RIYADH: Kuwait is planning to introduce legislation to regulate the issuance of sukuk, or Islamic bonds, both domestically and internationally, as part of efforts to support more sustainable financing for the oil-rich Gulf nation, Prime Minister Sheikh Ahmad Abdullah Al-Ahmad Al-Sabah said on Wednesday.

Speaking at the World Governments Summit in Dubai, Al-Sabah highlighted that Kuwait is exploring a variety of debt instruments to diversify its economy. The country has been implementing fiscal reforms aimed at stimulating growth and controlling its budget deficit amid persistently low oil prices. Hydrocarbons continue to dominate Kuwait’s revenue stream, accounting for nearly 90 percent of government income in 2024.

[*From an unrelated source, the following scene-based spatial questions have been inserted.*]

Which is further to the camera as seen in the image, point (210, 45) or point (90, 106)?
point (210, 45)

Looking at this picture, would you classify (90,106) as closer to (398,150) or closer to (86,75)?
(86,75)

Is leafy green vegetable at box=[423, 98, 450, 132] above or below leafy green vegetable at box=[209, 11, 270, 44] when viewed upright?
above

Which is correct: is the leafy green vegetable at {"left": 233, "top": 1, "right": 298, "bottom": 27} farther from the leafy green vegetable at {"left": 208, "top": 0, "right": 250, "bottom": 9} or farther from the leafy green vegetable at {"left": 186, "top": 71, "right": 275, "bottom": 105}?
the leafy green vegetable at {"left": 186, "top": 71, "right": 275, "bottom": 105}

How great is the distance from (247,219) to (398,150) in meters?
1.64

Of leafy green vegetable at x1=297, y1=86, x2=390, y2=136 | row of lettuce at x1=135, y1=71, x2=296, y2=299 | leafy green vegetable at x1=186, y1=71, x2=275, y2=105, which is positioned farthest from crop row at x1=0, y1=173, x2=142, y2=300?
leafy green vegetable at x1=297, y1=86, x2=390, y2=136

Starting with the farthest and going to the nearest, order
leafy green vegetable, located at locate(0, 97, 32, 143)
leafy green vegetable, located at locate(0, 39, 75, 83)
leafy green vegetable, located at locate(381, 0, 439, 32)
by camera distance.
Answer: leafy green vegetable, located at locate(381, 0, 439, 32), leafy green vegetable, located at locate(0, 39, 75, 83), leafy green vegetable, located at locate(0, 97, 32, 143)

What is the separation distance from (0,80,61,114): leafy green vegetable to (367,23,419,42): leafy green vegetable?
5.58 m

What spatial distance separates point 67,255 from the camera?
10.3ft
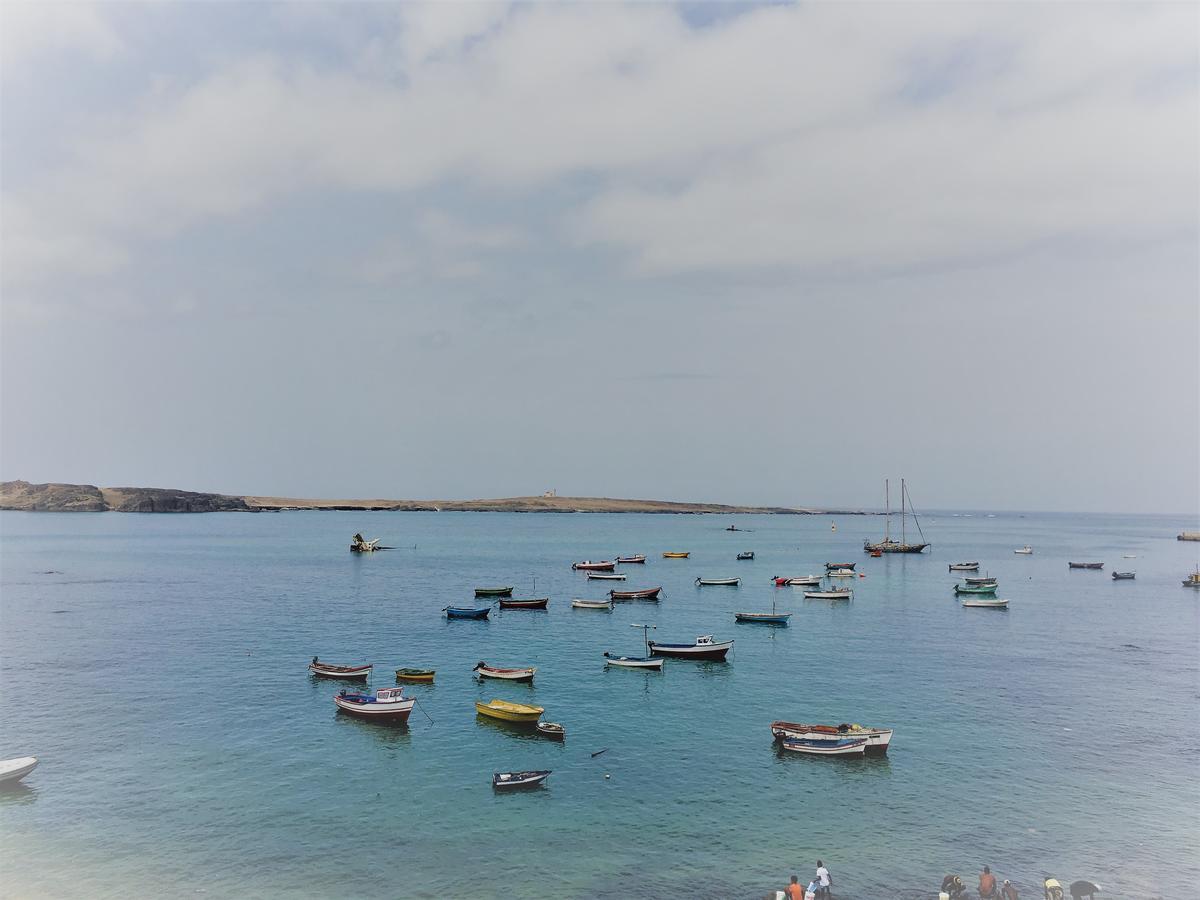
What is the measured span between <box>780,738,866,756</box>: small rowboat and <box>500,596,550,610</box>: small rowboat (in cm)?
6178

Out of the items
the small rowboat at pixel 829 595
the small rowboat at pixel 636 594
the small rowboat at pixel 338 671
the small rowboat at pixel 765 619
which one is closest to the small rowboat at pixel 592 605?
the small rowboat at pixel 636 594

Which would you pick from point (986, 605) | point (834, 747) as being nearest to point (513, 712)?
point (834, 747)

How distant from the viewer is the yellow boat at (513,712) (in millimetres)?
51656

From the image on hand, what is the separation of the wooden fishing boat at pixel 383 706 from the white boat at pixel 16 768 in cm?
1839

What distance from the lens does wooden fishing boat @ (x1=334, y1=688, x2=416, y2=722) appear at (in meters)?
52.9

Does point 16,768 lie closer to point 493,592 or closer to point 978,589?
point 493,592

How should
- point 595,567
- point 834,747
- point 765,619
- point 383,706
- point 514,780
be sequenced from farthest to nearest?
1. point 595,567
2. point 765,619
3. point 383,706
4. point 834,747
5. point 514,780

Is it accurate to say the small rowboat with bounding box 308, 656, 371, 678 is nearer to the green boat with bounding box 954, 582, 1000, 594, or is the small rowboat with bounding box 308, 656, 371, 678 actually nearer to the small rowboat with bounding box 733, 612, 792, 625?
the small rowboat with bounding box 733, 612, 792, 625

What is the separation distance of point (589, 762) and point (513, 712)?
8131 millimetres

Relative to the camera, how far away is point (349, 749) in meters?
48.6

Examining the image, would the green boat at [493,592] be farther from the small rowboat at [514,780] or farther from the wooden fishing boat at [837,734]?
the small rowboat at [514,780]

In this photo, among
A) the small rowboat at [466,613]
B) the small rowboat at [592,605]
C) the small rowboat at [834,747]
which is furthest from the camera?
the small rowboat at [592,605]

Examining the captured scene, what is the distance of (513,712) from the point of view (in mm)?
51938

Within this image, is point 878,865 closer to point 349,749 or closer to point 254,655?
point 349,749
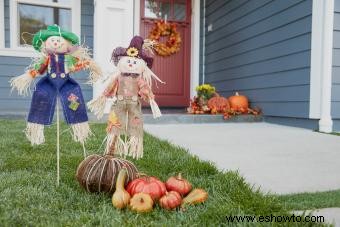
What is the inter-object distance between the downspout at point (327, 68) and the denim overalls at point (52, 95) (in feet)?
10.9

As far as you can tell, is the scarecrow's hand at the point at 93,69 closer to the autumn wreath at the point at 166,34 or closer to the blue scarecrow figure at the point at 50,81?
the blue scarecrow figure at the point at 50,81

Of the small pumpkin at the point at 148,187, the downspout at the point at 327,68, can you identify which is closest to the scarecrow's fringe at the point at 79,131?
the small pumpkin at the point at 148,187

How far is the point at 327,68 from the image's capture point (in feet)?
14.4

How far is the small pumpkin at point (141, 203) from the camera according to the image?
1567 mm

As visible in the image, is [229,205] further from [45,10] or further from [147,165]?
→ [45,10]

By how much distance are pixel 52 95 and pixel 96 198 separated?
24.9 inches

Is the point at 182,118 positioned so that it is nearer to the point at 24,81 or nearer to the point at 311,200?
the point at 24,81

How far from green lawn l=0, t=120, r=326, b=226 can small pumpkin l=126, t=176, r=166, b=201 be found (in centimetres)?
6

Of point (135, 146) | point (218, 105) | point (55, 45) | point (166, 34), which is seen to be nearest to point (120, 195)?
point (135, 146)

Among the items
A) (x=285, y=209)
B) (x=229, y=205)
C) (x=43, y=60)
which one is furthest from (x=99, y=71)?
(x=285, y=209)

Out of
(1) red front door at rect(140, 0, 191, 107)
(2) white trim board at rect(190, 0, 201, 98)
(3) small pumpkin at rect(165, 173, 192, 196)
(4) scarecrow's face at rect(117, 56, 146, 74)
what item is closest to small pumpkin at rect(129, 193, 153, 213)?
(3) small pumpkin at rect(165, 173, 192, 196)

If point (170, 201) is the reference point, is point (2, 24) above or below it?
above

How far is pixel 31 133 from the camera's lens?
6.62 ft

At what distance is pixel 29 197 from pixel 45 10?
17.8ft
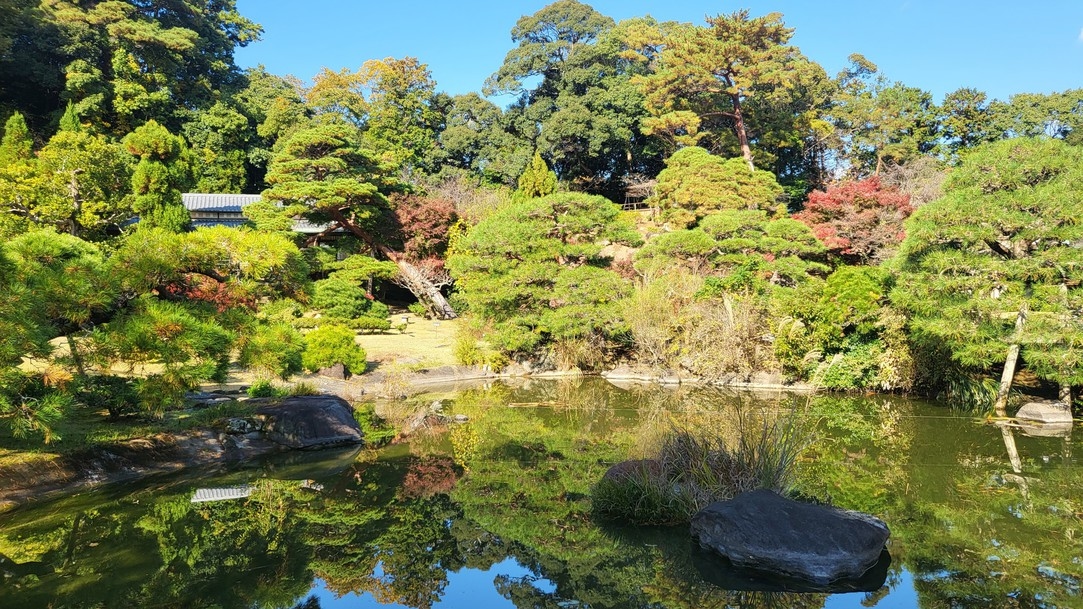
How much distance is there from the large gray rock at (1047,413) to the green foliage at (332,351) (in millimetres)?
10844

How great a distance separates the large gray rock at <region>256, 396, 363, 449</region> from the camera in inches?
316

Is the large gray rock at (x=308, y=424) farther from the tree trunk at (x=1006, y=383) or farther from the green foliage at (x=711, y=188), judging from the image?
the green foliage at (x=711, y=188)

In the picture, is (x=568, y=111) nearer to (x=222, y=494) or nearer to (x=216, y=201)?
(x=216, y=201)

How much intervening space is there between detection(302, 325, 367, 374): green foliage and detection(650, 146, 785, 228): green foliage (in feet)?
34.6

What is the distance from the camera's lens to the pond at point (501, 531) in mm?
4207

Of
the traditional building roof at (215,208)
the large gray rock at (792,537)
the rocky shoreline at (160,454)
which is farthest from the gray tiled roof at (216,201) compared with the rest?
the large gray rock at (792,537)

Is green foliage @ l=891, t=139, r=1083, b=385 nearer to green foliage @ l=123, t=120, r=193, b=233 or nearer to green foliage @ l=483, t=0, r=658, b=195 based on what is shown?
green foliage @ l=123, t=120, r=193, b=233

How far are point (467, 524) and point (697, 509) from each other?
1896 mm

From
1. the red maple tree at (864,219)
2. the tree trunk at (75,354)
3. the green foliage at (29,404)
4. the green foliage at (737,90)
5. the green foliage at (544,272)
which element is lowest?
the green foliage at (29,404)

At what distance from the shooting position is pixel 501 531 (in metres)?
5.36

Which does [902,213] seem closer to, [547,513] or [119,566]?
[547,513]

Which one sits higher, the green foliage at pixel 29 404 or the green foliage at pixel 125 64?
the green foliage at pixel 125 64

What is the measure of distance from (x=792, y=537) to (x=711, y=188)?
15.5 meters

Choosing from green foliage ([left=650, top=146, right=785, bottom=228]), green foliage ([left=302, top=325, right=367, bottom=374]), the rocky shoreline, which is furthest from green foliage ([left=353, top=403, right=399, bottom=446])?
green foliage ([left=650, top=146, right=785, bottom=228])
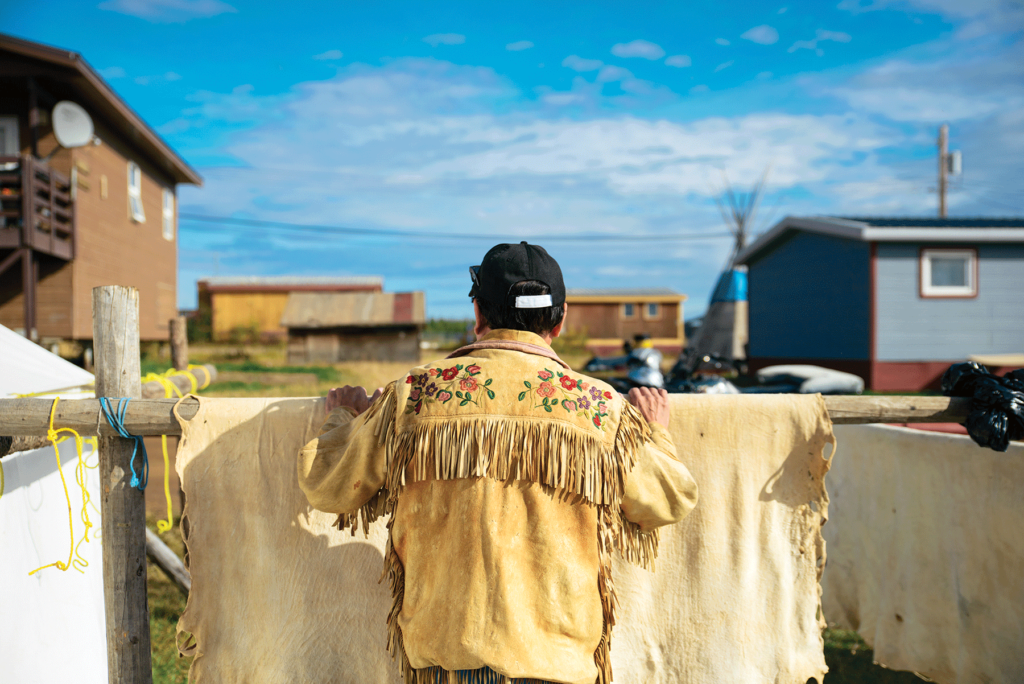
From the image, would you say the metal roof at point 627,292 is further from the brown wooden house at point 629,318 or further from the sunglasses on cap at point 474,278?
the sunglasses on cap at point 474,278

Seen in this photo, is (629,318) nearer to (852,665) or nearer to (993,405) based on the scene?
(852,665)

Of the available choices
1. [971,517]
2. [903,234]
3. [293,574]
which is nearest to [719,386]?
[971,517]

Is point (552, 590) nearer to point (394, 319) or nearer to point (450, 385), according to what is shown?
point (450, 385)

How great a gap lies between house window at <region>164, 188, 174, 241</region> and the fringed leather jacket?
18.4m

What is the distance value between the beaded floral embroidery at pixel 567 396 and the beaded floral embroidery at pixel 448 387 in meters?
0.12

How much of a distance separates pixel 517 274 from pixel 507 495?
0.58 meters

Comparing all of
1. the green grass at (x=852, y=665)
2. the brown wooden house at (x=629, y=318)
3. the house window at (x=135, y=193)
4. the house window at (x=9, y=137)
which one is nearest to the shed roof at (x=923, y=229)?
the green grass at (x=852, y=665)

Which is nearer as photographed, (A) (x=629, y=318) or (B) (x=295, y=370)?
(B) (x=295, y=370)

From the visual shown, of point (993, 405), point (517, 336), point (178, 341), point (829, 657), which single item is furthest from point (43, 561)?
point (178, 341)

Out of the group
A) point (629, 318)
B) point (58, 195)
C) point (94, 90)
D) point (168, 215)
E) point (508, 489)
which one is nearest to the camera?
point (508, 489)

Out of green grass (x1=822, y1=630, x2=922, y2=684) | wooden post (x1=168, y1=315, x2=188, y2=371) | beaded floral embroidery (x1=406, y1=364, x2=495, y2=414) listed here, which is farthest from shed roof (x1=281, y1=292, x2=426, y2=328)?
beaded floral embroidery (x1=406, y1=364, x2=495, y2=414)

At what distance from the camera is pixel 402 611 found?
1698mm

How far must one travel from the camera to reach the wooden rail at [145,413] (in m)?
2.17

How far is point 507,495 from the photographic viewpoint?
62.5 inches
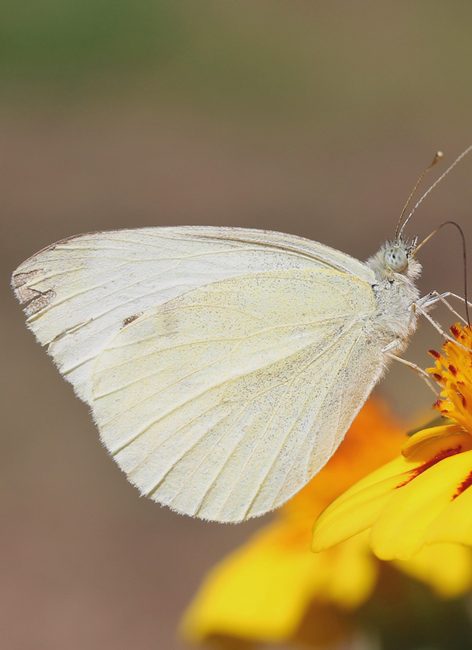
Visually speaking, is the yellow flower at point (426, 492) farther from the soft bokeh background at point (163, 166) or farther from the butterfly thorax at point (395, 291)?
the soft bokeh background at point (163, 166)

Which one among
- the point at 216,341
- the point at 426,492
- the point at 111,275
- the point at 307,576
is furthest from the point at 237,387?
the point at 426,492

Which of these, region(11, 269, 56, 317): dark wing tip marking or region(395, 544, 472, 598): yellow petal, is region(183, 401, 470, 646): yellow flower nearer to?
region(395, 544, 472, 598): yellow petal

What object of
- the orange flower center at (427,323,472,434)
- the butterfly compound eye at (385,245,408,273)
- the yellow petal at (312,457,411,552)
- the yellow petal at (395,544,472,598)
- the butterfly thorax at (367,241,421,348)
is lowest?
the yellow petal at (395,544,472,598)

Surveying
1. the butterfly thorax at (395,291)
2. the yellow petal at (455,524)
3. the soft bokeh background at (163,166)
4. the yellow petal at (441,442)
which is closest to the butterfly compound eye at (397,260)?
the butterfly thorax at (395,291)

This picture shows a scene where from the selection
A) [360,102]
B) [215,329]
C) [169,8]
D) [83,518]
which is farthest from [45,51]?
[215,329]

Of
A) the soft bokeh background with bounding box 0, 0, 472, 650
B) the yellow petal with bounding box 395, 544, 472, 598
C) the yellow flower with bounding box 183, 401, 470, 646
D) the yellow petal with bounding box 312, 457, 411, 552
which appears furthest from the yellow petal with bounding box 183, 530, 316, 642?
the soft bokeh background with bounding box 0, 0, 472, 650

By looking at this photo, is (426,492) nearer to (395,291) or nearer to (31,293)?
(395,291)

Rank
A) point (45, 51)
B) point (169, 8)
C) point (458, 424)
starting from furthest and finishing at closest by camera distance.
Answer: point (169, 8) → point (45, 51) → point (458, 424)

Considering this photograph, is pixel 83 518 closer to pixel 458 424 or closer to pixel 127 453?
pixel 127 453

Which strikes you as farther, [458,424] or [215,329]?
[215,329]
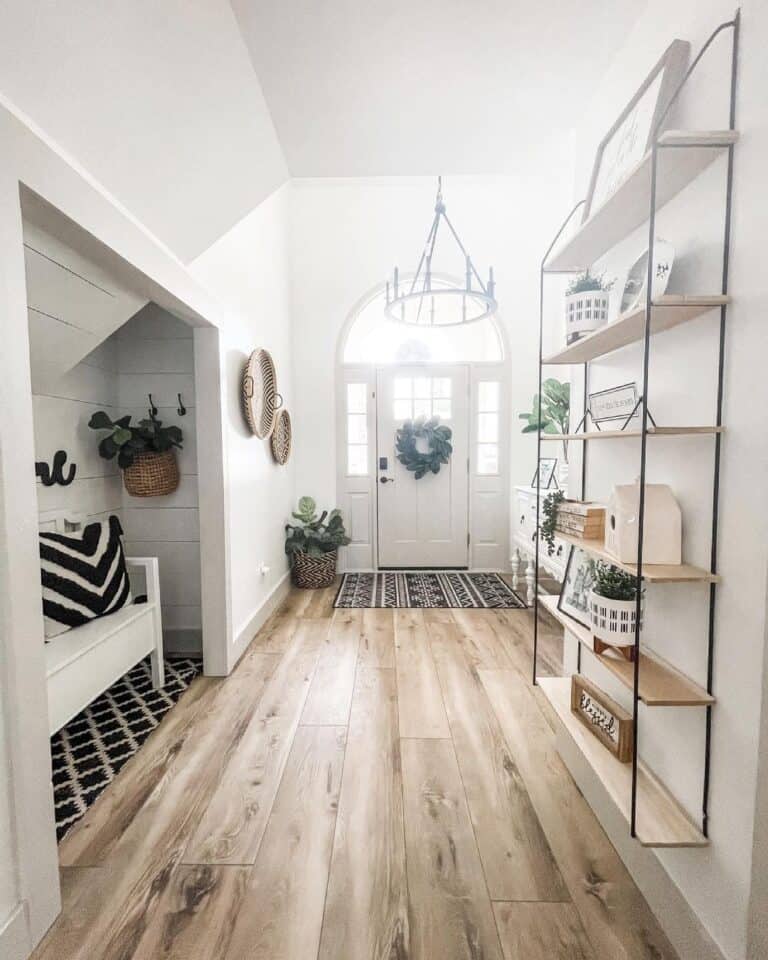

The Gulf Cooperation Council’s debt capital market is projected to exceed $1.25 trillion by 2026, driven by project funding and government initiatives, representing a 13.6 percent expansion, according to Fitch Ratings.

The region is expected to remain one of the largest sources of US dollar-denominated debt and sukuk issuance among emerging markets. Fitch also noted that cross-sector economic diversification, refinancing needs, and deficit funding are key factors behind this growth.

“We are about to approve the first legislation regulating issuance of government sukuk locally and internationally, in accordance with Islamic laws,” Al-Sabah said.

“This enables us to deal with financial challenges flexibly and responsibly, and to plan for medium and long-term finances.”

Kuwait returned to global debt markets last year with strong results, raising $11.25 billion through a three-part bond sale — the country’s first US dollar issuance since 2017 — drawing substantial investor demand. In March, a new public debt law raised the borrowing ceiling to 30 billion dinars ($98 billion) from 10 billion dinars, enabling longer-term borrowing.

The Gulf’s debt capital markets, which totaled $1.1 trillion at the end of the third quarter of 2025, have evolved from primarily sovereign funding tools into increasingly sophisticated instruments serving governments, banks, and corporates alike. As diversification efforts accelerate and refinancing cycles intensify, regional issuers have become regular participants in global debt markets, reinforcing the GCC’s role in emerging-market capital flows.

In 2025, GCC countries accounted for 35 percent of all emerging-market US dollar debt issuance, excluding China, with growth in US dollar sukuk issuance notably outpacing conventional bonds. The region’s total outstanding debt capital markets grew more than 14 percent year on year, reaching $1.1 trillion.